Have TV Networks Come Up With an Answer to DVRs?

Once upon a time, time-shifting (that’s using a DVR for most of us) was looked upon as a savior because it was a way to keep audiences watching TV. Now, however, it’s a big problem because people watch without looking at commercials and the time-shifting thing makes it harder for networks to measure audience size and therefore convince ad buyers that their prices are right.

In other words, the only ones benefitting from the existence and use of DVRs are the viewers. And we can’t have that, can we? What to do? What to do?

how dvrs work

 Oh God, They’re Screwing Up Our Ratings! Aiyee!
by Team TVWriter™ Press Service

Network television, hit hard by time-shifted viewing on DVRs, is reportedly placing renewed emphasis on what it sees as a possible solution to the problem: live programming.

The Hollywood Reporter calls the trend “the eventization of TV.” The publication notes: “With nearly half of viewers now watching scripted comedies and dramas on a delay, sports, late-night talkers and awards shows might be the last frontier for big ratings.”

The report adds: “At a time when nearly half of all U.S. homes have DVRs, networks are shelling out an estimated $7 billion for rights to air NFL games, awards shows are popping up all over the dial, and there doesn’t seem to be a major cable network that isn’t exploring a foray into topical late-night.”

As an example, the piece cites CBS’s announcement a week ago that it is investing in Mark Cuban’s fledgling cable venture AXS, which is focused on live programming.

“Advertisers, too, are clamoring for such opportunities in a fractured, ad-skipping environment, shelling out $444 million on awards shows and live nonsports events in 2012, up 22 percent compared with five years ago, according to Kantar Media,” the story reports. It adds that 30-second spots in this year’s Oscars have sold for as much as $1.8 million.

E! President Suzanne Kolb is among those “chasing live,” the report notes. Says Kolb: “There’s a real hunger for that [live] experience, which in some ways has been further fueled by the growth of DVR.

Adds Cuban: “In today’s world of social media, live TV starts the conversation that lives on Twitter and other social networks.”

“Style network this year will debut a live fashion and advice show, ‘Pop Style,’ and the cable late-night landscape continues to swell,” THR reports. “FX has a new live iteration of ‘BrandX With Russell Brand’ as well as ‘Totally Biased With W. Kamau Bell.’ Bravo has added a Kathy Griffin offering and expanded ‘Watch What Happens Live’ to a Sunday-through-Thursday strip.

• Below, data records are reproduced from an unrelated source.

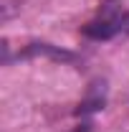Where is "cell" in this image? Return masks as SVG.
Wrapping results in <instances>:
<instances>
[{"instance_id": "6da1fadb", "label": "cell", "mask_w": 129, "mask_h": 132, "mask_svg": "<svg viewBox=\"0 0 129 132\" xmlns=\"http://www.w3.org/2000/svg\"><path fill=\"white\" fill-rule=\"evenodd\" d=\"M127 28H129V13L122 8V3L106 0L99 8L96 18L89 20L81 28V33L86 38H91V41H112L114 36H119V33L127 31Z\"/></svg>"}, {"instance_id": "7a4b0ae2", "label": "cell", "mask_w": 129, "mask_h": 132, "mask_svg": "<svg viewBox=\"0 0 129 132\" xmlns=\"http://www.w3.org/2000/svg\"><path fill=\"white\" fill-rule=\"evenodd\" d=\"M104 104H106V81H104V79H96V81L89 84L86 97L79 102V107H76V117L94 114V112H99V109H104Z\"/></svg>"}, {"instance_id": "3957f363", "label": "cell", "mask_w": 129, "mask_h": 132, "mask_svg": "<svg viewBox=\"0 0 129 132\" xmlns=\"http://www.w3.org/2000/svg\"><path fill=\"white\" fill-rule=\"evenodd\" d=\"M76 132H91V125H81V127H79Z\"/></svg>"}]
</instances>
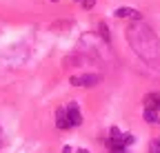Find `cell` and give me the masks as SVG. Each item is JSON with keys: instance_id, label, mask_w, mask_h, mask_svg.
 I'll list each match as a JSON object with an SVG mask.
<instances>
[{"instance_id": "cell-9", "label": "cell", "mask_w": 160, "mask_h": 153, "mask_svg": "<svg viewBox=\"0 0 160 153\" xmlns=\"http://www.w3.org/2000/svg\"><path fill=\"white\" fill-rule=\"evenodd\" d=\"M80 5H82L85 9H89V7H93V5H96V0H82Z\"/></svg>"}, {"instance_id": "cell-4", "label": "cell", "mask_w": 160, "mask_h": 153, "mask_svg": "<svg viewBox=\"0 0 160 153\" xmlns=\"http://www.w3.org/2000/svg\"><path fill=\"white\" fill-rule=\"evenodd\" d=\"M65 116H67V124H69V129L82 124V113H80L78 102H69V104L65 107Z\"/></svg>"}, {"instance_id": "cell-11", "label": "cell", "mask_w": 160, "mask_h": 153, "mask_svg": "<svg viewBox=\"0 0 160 153\" xmlns=\"http://www.w3.org/2000/svg\"><path fill=\"white\" fill-rule=\"evenodd\" d=\"M2 142H5V133H2V127H0V146H2Z\"/></svg>"}, {"instance_id": "cell-5", "label": "cell", "mask_w": 160, "mask_h": 153, "mask_svg": "<svg viewBox=\"0 0 160 153\" xmlns=\"http://www.w3.org/2000/svg\"><path fill=\"white\" fill-rule=\"evenodd\" d=\"M145 109L149 111H160V93H147L145 95Z\"/></svg>"}, {"instance_id": "cell-8", "label": "cell", "mask_w": 160, "mask_h": 153, "mask_svg": "<svg viewBox=\"0 0 160 153\" xmlns=\"http://www.w3.org/2000/svg\"><path fill=\"white\" fill-rule=\"evenodd\" d=\"M145 120H147V122H158V113H156V111L145 109Z\"/></svg>"}, {"instance_id": "cell-7", "label": "cell", "mask_w": 160, "mask_h": 153, "mask_svg": "<svg viewBox=\"0 0 160 153\" xmlns=\"http://www.w3.org/2000/svg\"><path fill=\"white\" fill-rule=\"evenodd\" d=\"M116 16H118V18H133V20H140V13H138L136 9H127V7H120V9L116 11Z\"/></svg>"}, {"instance_id": "cell-1", "label": "cell", "mask_w": 160, "mask_h": 153, "mask_svg": "<svg viewBox=\"0 0 160 153\" xmlns=\"http://www.w3.org/2000/svg\"><path fill=\"white\" fill-rule=\"evenodd\" d=\"M127 40L131 49L138 53V58L147 62L151 69L160 71V38L153 33V29L145 22H136L127 29Z\"/></svg>"}, {"instance_id": "cell-14", "label": "cell", "mask_w": 160, "mask_h": 153, "mask_svg": "<svg viewBox=\"0 0 160 153\" xmlns=\"http://www.w3.org/2000/svg\"><path fill=\"white\" fill-rule=\"evenodd\" d=\"M51 2H58V0H51Z\"/></svg>"}, {"instance_id": "cell-6", "label": "cell", "mask_w": 160, "mask_h": 153, "mask_svg": "<svg viewBox=\"0 0 160 153\" xmlns=\"http://www.w3.org/2000/svg\"><path fill=\"white\" fill-rule=\"evenodd\" d=\"M56 127H58L60 131L69 129V124H67V116H65V107H60V109L56 111Z\"/></svg>"}, {"instance_id": "cell-15", "label": "cell", "mask_w": 160, "mask_h": 153, "mask_svg": "<svg viewBox=\"0 0 160 153\" xmlns=\"http://www.w3.org/2000/svg\"><path fill=\"white\" fill-rule=\"evenodd\" d=\"M156 144H160V140H158V142H156Z\"/></svg>"}, {"instance_id": "cell-2", "label": "cell", "mask_w": 160, "mask_h": 153, "mask_svg": "<svg viewBox=\"0 0 160 153\" xmlns=\"http://www.w3.org/2000/svg\"><path fill=\"white\" fill-rule=\"evenodd\" d=\"M133 142L131 133H120L116 127L109 131V138H107V146L111 153H125V146H129Z\"/></svg>"}, {"instance_id": "cell-12", "label": "cell", "mask_w": 160, "mask_h": 153, "mask_svg": "<svg viewBox=\"0 0 160 153\" xmlns=\"http://www.w3.org/2000/svg\"><path fill=\"white\" fill-rule=\"evenodd\" d=\"M78 153H89V151H87V149H80V151H78Z\"/></svg>"}, {"instance_id": "cell-3", "label": "cell", "mask_w": 160, "mask_h": 153, "mask_svg": "<svg viewBox=\"0 0 160 153\" xmlns=\"http://www.w3.org/2000/svg\"><path fill=\"white\" fill-rule=\"evenodd\" d=\"M100 80H102L100 73H82V75H71V78H69V82L73 87H93Z\"/></svg>"}, {"instance_id": "cell-13", "label": "cell", "mask_w": 160, "mask_h": 153, "mask_svg": "<svg viewBox=\"0 0 160 153\" xmlns=\"http://www.w3.org/2000/svg\"><path fill=\"white\" fill-rule=\"evenodd\" d=\"M76 2H82V0H76Z\"/></svg>"}, {"instance_id": "cell-10", "label": "cell", "mask_w": 160, "mask_h": 153, "mask_svg": "<svg viewBox=\"0 0 160 153\" xmlns=\"http://www.w3.org/2000/svg\"><path fill=\"white\" fill-rule=\"evenodd\" d=\"M151 153H160V144H153L151 146Z\"/></svg>"}]
</instances>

TBS is developing companion efforts for ‘Conan,’ and E! tried (and failed) with the ‘Chelsea Lately’ complement ‘Love You, Mean It With Whitney Cummings.’”

The piece notes the success of AMC’s “Talking Dead,” a live recap show about “The Walking Dead,” which attracted 4.1 million viewers for its Feb. 10 episode and has been expanded to a full hour for the remaining episodes this season.

Joel Stillerman, executive VP of original programming at AMC, said: “There’s an energy that comes from [live] that is hard to define. The whole idea is to create an event atmosphere. There’s something that is just a little better and a little more energetic when you’re counting down to a live broadcast.”